**GIVEN PROBLEM A**: Tally how many lines of the entries below contain the string "weathered", with case counting, and reply with only that number.

[START OF TEXT SEGMENT]

Similarly, if Merneptah's claim to have destroyed Israel's "seed" means that he destroyed its grain supply, then Israel can be taken to be a settled, crop-growing people; if, however, it means he killed Israel's progeny, then Israel can be taken to be pastoralists, i.e., Shasu.[24] The normative Egyptian use of "wasted, bare of seed" was as a repeated, formulaic phrase to declare victory over a defeated nation or people group whom the Egyptian army conquered and had literally destroyed their grain supply in the specific geographic region that they inhabited.[13] Michael G. Hasel, arguing that prt on the stele meant grain, suggested that "Israel functioned as an agriculturally based or sedentary socioethnic entity in the late 13th century BCE"[25] and this in some degree of contrast to nomadic "Shasu" pastoralists in the region. Others disagree that prt meant grain, and Edward Lipinski wrote that "the "classical" opposition of nomadic shepherds and settled farmers does not seem to suit the area concerned".[26] Hasel also says that this does not suggest that the Israelites were an urban people at this time, nor does it provide information about the actual social structure of the people group identified as Israel.[25] Biblical scholar Thomas L. Thompson writes that "this name in the Merneptah inscription of the late thirteenth-century might conceivably understand it as the name of a region, in polarity with the clearly geographical name: Canaan." Also, "The group "Israel" ... are rather a very specific group among the population of Palestine which bears a name that occurs here for the first time that at a much later stage in Palestine's history bears a substantially different signification." For, "References to the Merneptah stele are not really helpful. This text renders for us only the earliest known usage of the name 'Israel.'" So, "to begin the origins of biblical Israel with Merneptah ... on the grounds that we have extra-biblical rather than biblical attestation is willful. These texts are, mirabile dictu, even less relevant than the biblical traditions."[27]

As for its location, most scholars believe that Merneptah's Israel must have been in the hill country of central Canaan, but some think it was across the Jordan, others that it was a coalition of Canaanite settlements in the lowlands of the Jezreel valley (the potential Israelites on the walls of Karnak are driving chariots, a weapon of the lowlands rather than the highlands), and others that the inscription gives very little useful information at all.[28]

Karnak reliefs

The stele was found in Merenptah's funerary chapel in Thebes, the ancient Egyptian capital on the west bank of the Nile. On the opposite bank is the Temple of Karnak, where the fragmentary copy was found. In the 1970s Frank Yurco announced that some reliefs at Karnak which had been thought to depict events in the reign of Ramesses II, Merenptah's father, in fact belonged to Merenptah. The four reliefs show the capture of three cities, one of them labelled as Ashkelon; Yurco suggested that the other two were Gezer and Yanoam. The fourth shows a battle in open hilly country against an enemy shown as Canaanite. Yurco suggested that this scene was to be equated with the Israel of the stele. While the idea that Merneptah's Israelites are to be seen on the walls of the temple has had an influence on many theories regarding the significance of the inscription, not all Egyptologists accept Yurco's ascription of the reliefs to Merneptah.[29]

See also

Notes

  1. In the original text, the bird (a swallow) is placed below the t sign (a semicircle) but for reasons of legibility, the bird is here placed next to the t sign.

[END OF TEXT SEGMENT]
[START OF RECORDS TO PROCESS]

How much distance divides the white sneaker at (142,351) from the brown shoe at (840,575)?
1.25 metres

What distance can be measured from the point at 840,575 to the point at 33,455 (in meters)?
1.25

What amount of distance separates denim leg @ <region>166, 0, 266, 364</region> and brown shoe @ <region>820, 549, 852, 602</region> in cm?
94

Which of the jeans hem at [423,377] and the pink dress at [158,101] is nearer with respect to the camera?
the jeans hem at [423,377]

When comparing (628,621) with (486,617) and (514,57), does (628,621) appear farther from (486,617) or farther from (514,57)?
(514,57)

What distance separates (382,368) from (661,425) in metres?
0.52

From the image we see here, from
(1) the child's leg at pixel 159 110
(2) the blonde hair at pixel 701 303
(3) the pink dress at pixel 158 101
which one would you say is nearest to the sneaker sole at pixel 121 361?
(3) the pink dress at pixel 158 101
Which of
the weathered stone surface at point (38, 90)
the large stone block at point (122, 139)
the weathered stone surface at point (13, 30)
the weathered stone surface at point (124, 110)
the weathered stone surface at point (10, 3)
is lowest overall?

[END OF RECORDS TO PROCESS]
[START OF RECORDS TO PROCESS]

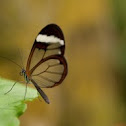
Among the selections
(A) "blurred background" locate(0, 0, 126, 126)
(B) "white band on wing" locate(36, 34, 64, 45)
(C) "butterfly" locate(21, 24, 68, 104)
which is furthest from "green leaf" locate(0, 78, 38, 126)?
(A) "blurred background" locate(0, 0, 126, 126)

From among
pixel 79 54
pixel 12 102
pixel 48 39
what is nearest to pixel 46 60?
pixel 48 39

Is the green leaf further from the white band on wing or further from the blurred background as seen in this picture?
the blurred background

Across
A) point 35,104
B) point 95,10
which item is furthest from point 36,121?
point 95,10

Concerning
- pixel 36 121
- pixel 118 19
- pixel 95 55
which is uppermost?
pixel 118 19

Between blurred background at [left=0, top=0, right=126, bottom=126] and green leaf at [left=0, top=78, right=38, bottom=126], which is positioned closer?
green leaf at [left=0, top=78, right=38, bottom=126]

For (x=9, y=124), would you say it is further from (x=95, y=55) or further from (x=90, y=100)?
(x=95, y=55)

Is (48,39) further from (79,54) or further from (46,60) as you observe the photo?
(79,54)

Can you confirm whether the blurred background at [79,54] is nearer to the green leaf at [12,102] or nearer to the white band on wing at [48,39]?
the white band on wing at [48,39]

[END OF RECORDS TO PROCESS]

**GIVEN PROBLEM B**: According to the passage on the Merneptah stele, where was the stele found?

**COMPLETE RESPONSE A**: 4

**COMPLETE RESPONSE B**: In Merenptah's funerary chapel in Thebes.